AIM OF THE EXERCISE ▸ Return the listing's lines without any change, beginning at the line that contains "At what distance from the photographer" and continuing through the end of the listing.

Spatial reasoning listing
§

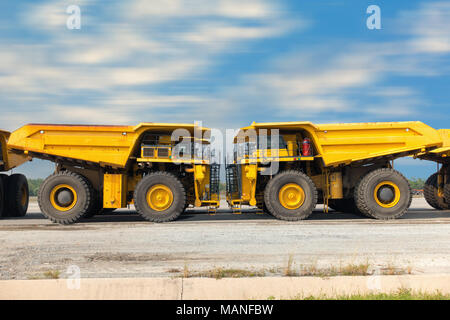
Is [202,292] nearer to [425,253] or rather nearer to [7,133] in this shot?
[425,253]

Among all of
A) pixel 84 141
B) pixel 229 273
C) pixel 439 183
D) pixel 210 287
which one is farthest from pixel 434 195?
pixel 210 287

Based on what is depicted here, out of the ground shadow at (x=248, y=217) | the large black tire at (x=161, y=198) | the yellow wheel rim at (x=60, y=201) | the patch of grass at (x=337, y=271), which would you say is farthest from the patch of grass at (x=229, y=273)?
the yellow wheel rim at (x=60, y=201)

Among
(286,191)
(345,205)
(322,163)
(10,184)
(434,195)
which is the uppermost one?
(322,163)

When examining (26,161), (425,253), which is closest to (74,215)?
(26,161)

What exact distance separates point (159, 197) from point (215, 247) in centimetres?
500

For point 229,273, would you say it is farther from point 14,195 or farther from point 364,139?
point 14,195

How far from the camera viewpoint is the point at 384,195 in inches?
505

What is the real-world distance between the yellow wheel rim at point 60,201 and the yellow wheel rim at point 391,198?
9.47 m

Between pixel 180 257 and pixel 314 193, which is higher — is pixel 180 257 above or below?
below

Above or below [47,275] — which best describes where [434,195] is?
above

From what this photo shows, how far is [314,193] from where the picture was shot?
41.1ft

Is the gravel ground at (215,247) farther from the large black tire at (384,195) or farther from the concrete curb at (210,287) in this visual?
the large black tire at (384,195)

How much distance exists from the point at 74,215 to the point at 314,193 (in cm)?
743
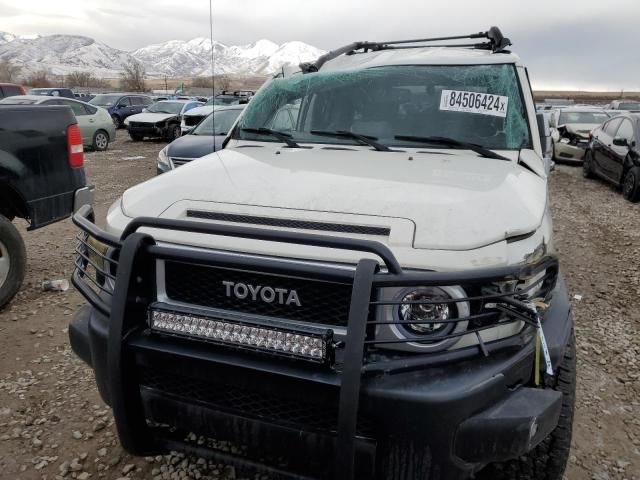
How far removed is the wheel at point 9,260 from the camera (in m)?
4.30

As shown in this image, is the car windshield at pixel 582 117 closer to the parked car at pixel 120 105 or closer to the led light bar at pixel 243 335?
the led light bar at pixel 243 335

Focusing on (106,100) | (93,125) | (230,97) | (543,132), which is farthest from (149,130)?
(543,132)

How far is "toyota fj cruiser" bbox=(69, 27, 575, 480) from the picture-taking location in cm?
173

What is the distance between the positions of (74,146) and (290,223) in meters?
3.45

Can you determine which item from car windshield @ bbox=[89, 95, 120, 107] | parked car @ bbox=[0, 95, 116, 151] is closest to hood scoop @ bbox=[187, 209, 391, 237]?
parked car @ bbox=[0, 95, 116, 151]

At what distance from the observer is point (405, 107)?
3.15m

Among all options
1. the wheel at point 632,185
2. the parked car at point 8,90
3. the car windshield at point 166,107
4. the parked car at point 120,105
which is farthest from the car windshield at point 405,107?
the parked car at point 120,105

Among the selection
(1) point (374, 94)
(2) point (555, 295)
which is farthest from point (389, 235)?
(1) point (374, 94)

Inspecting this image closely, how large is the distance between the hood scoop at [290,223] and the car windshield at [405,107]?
1.12m

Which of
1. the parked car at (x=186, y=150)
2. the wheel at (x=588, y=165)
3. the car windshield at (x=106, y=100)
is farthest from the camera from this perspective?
the car windshield at (x=106, y=100)

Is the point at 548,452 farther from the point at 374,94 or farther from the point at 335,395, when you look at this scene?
the point at 374,94

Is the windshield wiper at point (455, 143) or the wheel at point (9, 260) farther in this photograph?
the wheel at point (9, 260)

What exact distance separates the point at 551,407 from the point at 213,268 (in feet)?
4.27

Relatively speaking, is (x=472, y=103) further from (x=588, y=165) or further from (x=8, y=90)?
(x=8, y=90)
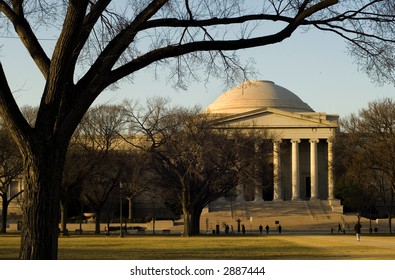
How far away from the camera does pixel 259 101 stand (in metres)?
126

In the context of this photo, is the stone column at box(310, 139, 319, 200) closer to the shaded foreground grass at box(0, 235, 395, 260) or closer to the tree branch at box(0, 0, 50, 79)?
the shaded foreground grass at box(0, 235, 395, 260)

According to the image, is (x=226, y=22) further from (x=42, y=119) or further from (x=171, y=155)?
(x=171, y=155)

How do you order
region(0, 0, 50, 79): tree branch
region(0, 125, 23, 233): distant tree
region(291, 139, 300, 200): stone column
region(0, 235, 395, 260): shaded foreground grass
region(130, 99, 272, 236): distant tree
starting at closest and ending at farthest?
region(0, 0, 50, 79): tree branch < region(0, 235, 395, 260): shaded foreground grass < region(130, 99, 272, 236): distant tree < region(0, 125, 23, 233): distant tree < region(291, 139, 300, 200): stone column

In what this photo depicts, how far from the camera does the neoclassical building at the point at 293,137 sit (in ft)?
364

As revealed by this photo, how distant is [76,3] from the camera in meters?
12.4

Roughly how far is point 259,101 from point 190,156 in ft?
228

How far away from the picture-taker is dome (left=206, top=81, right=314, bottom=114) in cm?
12475

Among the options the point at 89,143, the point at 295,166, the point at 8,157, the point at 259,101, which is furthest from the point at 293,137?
the point at 8,157

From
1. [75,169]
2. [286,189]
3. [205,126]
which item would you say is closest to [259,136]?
[205,126]

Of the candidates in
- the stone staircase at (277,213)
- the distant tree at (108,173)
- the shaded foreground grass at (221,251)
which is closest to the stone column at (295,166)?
the stone staircase at (277,213)

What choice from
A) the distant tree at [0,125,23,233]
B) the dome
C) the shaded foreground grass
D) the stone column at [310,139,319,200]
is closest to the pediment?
the stone column at [310,139,319,200]

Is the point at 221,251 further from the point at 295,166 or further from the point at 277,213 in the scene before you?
the point at 295,166

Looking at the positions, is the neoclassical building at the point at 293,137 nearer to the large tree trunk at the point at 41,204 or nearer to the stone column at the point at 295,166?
the stone column at the point at 295,166

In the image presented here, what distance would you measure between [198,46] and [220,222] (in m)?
78.4
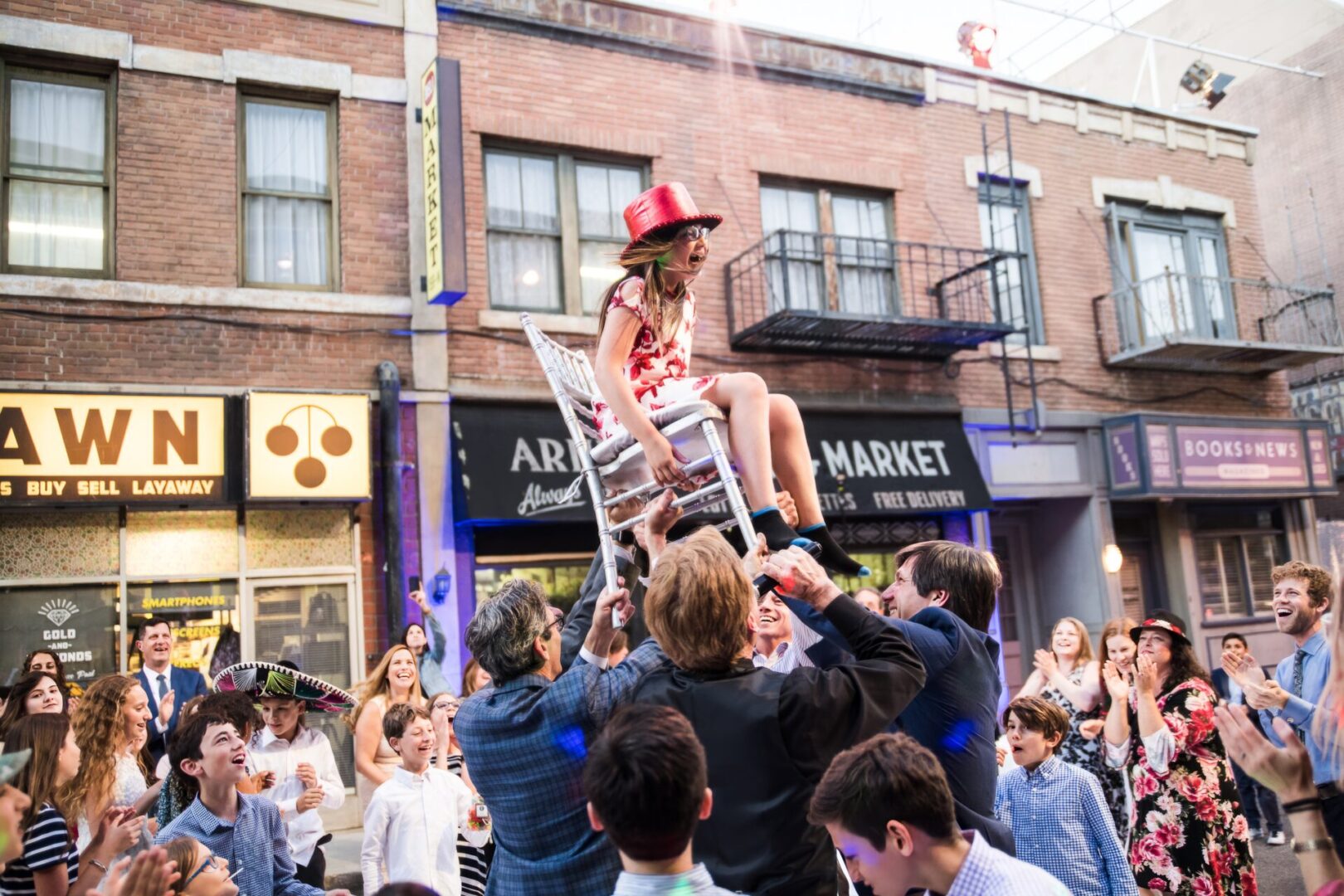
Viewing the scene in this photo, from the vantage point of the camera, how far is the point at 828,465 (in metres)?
11.6

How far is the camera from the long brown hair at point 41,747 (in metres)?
3.46

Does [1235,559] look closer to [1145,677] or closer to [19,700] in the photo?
[1145,677]

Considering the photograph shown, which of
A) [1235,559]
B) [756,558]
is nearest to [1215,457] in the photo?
[1235,559]

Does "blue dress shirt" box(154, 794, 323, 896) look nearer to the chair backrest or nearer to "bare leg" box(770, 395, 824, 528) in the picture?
the chair backrest

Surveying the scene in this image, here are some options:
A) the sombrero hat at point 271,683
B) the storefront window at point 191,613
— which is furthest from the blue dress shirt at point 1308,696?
the storefront window at point 191,613

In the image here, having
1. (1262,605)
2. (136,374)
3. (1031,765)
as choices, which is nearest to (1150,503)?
(1262,605)

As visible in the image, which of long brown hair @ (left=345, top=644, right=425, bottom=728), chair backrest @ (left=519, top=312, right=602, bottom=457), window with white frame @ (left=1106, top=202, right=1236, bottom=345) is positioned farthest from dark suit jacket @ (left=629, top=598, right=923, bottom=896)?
window with white frame @ (left=1106, top=202, right=1236, bottom=345)

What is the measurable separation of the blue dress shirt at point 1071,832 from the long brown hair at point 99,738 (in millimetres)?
3499

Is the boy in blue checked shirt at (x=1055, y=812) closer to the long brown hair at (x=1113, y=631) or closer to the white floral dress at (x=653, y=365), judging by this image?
the white floral dress at (x=653, y=365)

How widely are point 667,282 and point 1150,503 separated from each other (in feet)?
40.5

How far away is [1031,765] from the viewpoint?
441cm

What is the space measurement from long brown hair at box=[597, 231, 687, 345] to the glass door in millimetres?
6495

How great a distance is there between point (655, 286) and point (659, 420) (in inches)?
19.3

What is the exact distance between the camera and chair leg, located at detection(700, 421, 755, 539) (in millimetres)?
3272
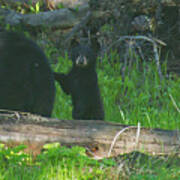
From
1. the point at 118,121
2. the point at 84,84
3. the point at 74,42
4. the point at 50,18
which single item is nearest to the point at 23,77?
the point at 84,84

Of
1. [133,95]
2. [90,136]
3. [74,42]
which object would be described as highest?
[74,42]

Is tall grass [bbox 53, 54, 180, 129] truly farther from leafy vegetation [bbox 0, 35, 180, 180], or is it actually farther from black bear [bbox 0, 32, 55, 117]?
black bear [bbox 0, 32, 55, 117]

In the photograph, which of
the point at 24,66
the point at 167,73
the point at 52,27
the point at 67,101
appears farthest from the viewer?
the point at 52,27

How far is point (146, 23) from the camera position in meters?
7.48

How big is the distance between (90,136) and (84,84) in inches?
61.5

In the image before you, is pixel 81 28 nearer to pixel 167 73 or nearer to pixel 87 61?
pixel 167 73

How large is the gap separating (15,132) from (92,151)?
75 cm

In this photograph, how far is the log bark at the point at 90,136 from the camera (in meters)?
3.67

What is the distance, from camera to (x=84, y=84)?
5203 mm

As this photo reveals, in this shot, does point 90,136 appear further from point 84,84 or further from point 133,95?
point 133,95

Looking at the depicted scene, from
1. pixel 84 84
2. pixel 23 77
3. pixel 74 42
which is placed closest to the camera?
pixel 23 77

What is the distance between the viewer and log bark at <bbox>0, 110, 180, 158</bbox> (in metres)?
3.67

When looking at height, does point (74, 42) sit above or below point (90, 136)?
above

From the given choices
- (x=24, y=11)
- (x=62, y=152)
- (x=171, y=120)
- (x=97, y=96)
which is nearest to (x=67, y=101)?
(x=97, y=96)
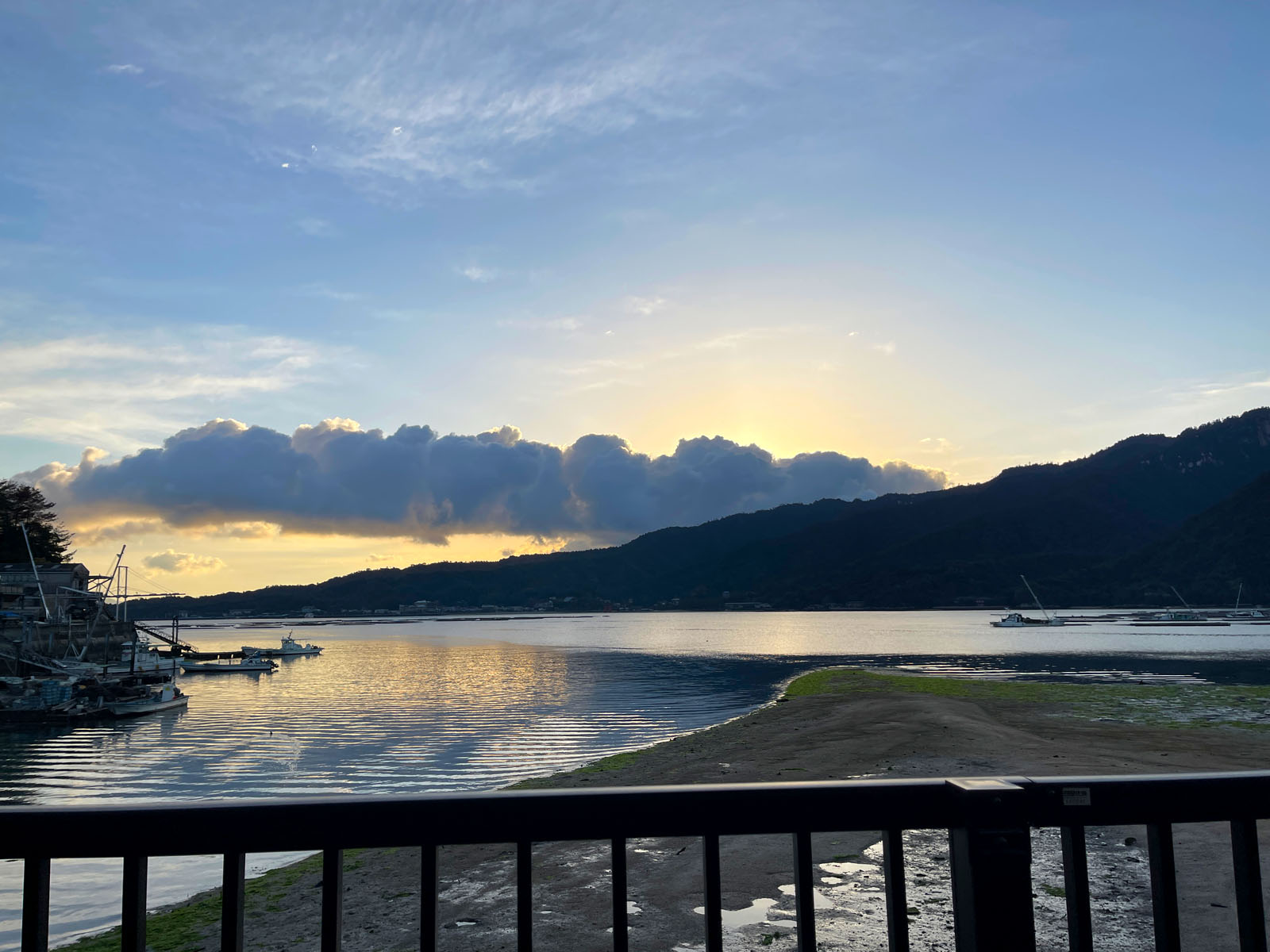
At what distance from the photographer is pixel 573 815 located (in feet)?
9.22

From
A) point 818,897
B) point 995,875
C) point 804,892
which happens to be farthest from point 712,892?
point 818,897

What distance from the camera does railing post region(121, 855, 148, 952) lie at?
2777 mm

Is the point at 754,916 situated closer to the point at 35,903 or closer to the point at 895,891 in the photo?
the point at 895,891

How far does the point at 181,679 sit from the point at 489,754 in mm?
64390

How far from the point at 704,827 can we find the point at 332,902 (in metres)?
1.26

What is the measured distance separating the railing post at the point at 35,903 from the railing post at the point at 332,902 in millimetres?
860

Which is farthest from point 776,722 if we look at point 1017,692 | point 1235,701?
point 1235,701

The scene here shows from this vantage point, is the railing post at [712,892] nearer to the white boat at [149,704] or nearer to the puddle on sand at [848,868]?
the puddle on sand at [848,868]

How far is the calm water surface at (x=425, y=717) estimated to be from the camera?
91.1 ft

§

TASK ANSWER ▸
At what distance from the photographer is pixel 573 815 located (in feet)?
9.22

From
A) point 818,897
B) point 995,875
C) point 804,892
which happens to be farthest from point 712,892?
point 818,897

What distance from the camera does railing post region(121, 855, 148, 952) lie at?
2777 mm

Is the point at 754,916 situated closer to the point at 35,903 or closer to the point at 895,891 in the photo?
the point at 895,891

How far does the point at 181,679 sit from the point at 489,754 in mm?
64390

How far from the point at 704,827 can we find the point at 332,902 (in metres)?
1.26

What is the measured distance separating the railing post at the point at 35,903 from the railing post at the point at 332,902 in millimetres?
860

Which is farthest from point 776,722 if we look at point 1017,692 | point 1235,701?
point 1235,701

The scene here shows from this vantage point, is the railing post at [712,892] nearer to the white boat at [149,704] or nearer to the puddle on sand at [848,868]?
the puddle on sand at [848,868]

How far is the calm water surface at (x=425, y=717) estimated to be from the camera?
91.1 ft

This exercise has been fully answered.